Australia’s rental market has reached a new milestone, with national median advertised rents climbing to a record $670 per week in the June quarter as prices continued to rise across every capital city.
New data from realestate.com.au shows national rents increased 3.1 per cent over the quarter and 6.4 per cent over the past year, while capital city rents rose 2.2 per cent over the quarter to a median of $690 per week, up $10 from the March quarter.
REA Group economist Luc Redman said rental price growth had continued despite a small increase in vacancy rates.

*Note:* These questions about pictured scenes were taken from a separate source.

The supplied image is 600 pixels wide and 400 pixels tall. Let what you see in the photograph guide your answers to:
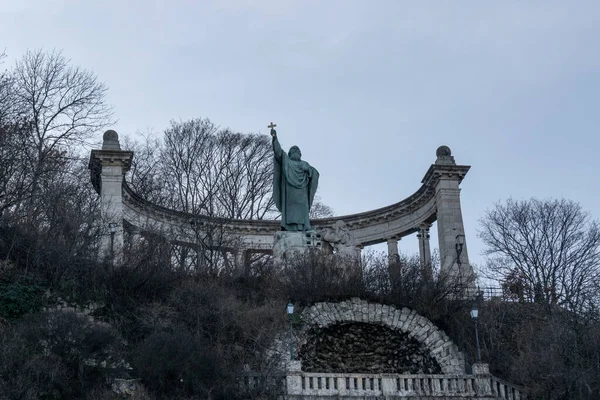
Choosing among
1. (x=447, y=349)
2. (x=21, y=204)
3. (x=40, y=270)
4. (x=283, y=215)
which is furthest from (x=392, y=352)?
(x=21, y=204)

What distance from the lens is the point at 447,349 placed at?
29.9m

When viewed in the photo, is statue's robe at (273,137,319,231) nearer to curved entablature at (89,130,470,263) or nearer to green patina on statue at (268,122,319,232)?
green patina on statue at (268,122,319,232)

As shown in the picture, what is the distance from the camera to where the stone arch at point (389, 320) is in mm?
29812

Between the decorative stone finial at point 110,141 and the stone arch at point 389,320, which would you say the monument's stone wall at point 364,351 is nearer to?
the stone arch at point 389,320

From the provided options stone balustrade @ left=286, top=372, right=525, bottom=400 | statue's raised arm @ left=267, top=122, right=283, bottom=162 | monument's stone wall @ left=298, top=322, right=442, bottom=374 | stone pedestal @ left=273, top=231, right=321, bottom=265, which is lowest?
stone balustrade @ left=286, top=372, right=525, bottom=400

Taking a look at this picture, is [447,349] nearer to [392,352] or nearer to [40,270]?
[392,352]

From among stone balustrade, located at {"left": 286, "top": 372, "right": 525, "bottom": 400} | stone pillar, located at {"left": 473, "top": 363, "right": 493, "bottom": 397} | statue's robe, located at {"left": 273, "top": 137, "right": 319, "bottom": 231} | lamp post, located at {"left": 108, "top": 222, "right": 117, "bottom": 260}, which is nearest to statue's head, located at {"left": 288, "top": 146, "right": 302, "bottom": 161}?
statue's robe, located at {"left": 273, "top": 137, "right": 319, "bottom": 231}

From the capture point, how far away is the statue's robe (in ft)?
115

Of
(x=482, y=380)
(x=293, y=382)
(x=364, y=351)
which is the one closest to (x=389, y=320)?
(x=364, y=351)

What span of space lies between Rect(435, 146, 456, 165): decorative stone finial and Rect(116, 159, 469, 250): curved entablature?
0.50 m

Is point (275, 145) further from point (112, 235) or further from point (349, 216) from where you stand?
point (349, 216)

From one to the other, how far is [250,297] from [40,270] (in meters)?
6.99

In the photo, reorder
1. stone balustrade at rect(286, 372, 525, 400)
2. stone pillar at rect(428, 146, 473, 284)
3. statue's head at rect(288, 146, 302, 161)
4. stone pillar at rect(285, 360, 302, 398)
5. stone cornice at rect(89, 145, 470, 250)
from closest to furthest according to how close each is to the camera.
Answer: stone pillar at rect(285, 360, 302, 398)
stone balustrade at rect(286, 372, 525, 400)
statue's head at rect(288, 146, 302, 161)
stone pillar at rect(428, 146, 473, 284)
stone cornice at rect(89, 145, 470, 250)

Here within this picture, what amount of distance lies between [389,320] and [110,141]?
15996mm
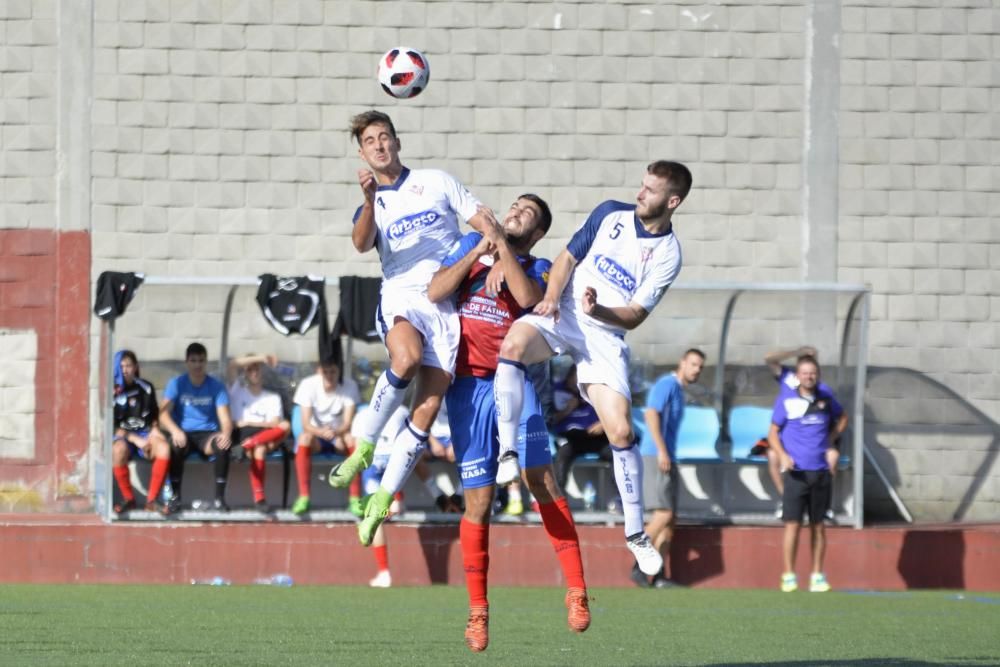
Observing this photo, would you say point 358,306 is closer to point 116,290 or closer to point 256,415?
point 256,415

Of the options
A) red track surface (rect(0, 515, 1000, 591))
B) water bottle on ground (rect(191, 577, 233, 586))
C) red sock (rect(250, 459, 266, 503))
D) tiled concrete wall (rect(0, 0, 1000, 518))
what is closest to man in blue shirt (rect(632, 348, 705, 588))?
red track surface (rect(0, 515, 1000, 591))

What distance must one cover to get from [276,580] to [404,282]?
18.6ft

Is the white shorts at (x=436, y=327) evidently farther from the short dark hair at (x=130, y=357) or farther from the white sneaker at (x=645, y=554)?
the short dark hair at (x=130, y=357)

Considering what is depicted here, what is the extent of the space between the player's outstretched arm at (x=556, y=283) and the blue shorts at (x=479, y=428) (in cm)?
39

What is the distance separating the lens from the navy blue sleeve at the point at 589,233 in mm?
7594

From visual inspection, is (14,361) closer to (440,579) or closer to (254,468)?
(254,468)

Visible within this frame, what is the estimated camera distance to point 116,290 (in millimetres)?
13312

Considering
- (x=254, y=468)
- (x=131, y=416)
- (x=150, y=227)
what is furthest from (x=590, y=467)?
(x=150, y=227)

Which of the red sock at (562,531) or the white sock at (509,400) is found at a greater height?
the white sock at (509,400)

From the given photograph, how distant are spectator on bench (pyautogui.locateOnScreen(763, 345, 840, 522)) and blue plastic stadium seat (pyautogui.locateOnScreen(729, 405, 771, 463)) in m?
0.10

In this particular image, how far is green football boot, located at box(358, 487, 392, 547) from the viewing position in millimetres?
7488

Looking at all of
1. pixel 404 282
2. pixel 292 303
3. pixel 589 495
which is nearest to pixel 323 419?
pixel 292 303

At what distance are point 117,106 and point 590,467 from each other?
5.70m

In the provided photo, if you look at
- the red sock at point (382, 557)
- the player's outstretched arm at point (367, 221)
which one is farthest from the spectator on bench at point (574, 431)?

“National median rents reached a new high in the June quarter, with widespread price growth across the capitals,” he said.
“The rent increases occurred despite a small increase in the rental vacancy rate over the same period.”
Melbourne and Perth recorded the strongest quarterly growth among the capitals, with rents increasing 3.5 per cent in each city. On an annual basis, Perth led the nation with rental growth of 10.3 per cent, followed by Hobart at 9.1 per cent and Darwin at 7.7 per cent.
Sydney remained Australia’s most expensive city for renters, with a median advertised rent of $800 per week, while Melbourne and Hobart were the most affordable capital cities at $600 per week.
Regional markets were more subdued, with rents holding steady over the quarter but remaining 5.3 per cent higher than a year ago, suggesting the rapid pace of growth outside the capitals has eased.
Mr Redman said the full impact of the Federal Budget’s changes to investor tax settings was yet to be seen.
“The May Federal Budget, which announced sweeping changes to investor tax settings, occurred in the middle of the quarter, so the full impact on the rental market is yet to be seen,” he said.
“While the vacancy rate has edged higher, the expected decrease in investor demand due to the budget’s tax changes could slow the pace of new supply, putting further pressure on rents.”
The report also found house rents continued to outpace units, rising 2.9 per cent across capital cities over the quarter compared with 1.5 per cent for units. Melbourne was the only capital where renting a unit was more expensive than renting a house, reflecting demand for well-located apartments.